## EXERCISE REQUIREMENTS
Copy the records verbatim, beginning at the line that contains "Which of point" and continuing through the end of the records.

── EXERCISE MATERIAL

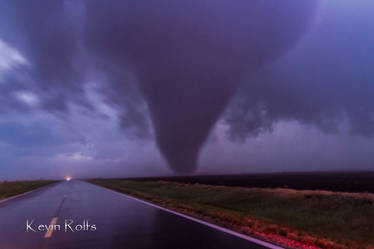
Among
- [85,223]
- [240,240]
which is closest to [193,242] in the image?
[240,240]

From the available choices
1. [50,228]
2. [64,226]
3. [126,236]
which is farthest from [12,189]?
[126,236]

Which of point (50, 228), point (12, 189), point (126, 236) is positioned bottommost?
point (126, 236)

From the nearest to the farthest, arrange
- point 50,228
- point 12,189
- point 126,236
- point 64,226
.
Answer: point 126,236
point 50,228
point 64,226
point 12,189

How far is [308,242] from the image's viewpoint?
308 inches

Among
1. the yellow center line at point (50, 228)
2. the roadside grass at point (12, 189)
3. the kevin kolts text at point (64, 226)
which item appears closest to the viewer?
the yellow center line at point (50, 228)

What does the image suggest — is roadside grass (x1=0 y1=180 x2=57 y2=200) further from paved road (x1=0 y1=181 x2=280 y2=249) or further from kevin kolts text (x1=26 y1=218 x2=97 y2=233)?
paved road (x1=0 y1=181 x2=280 y2=249)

────

## WRITTEN REPLY
Which of point (50, 228), point (12, 189), point (126, 236) is positioned bottommost?
point (126, 236)

From the nearest to the farthest, arrange
- point 50,228
- point 12,189
- point 126,236
- point 64,226
.
Answer: point 126,236
point 50,228
point 64,226
point 12,189

How far is [308,242] from the image's viewpoint?
308 inches

Among
1. the yellow center line at point (50, 228)
2. the roadside grass at point (12, 189)
3. the kevin kolts text at point (64, 226)
which item appears closest to the viewer?
the yellow center line at point (50, 228)

What does the image suggest — is roadside grass (x1=0 y1=180 x2=57 y2=200) further from paved road (x1=0 y1=181 x2=280 y2=249) or further from kevin kolts text (x1=26 y1=218 x2=97 y2=233)?
paved road (x1=0 y1=181 x2=280 y2=249)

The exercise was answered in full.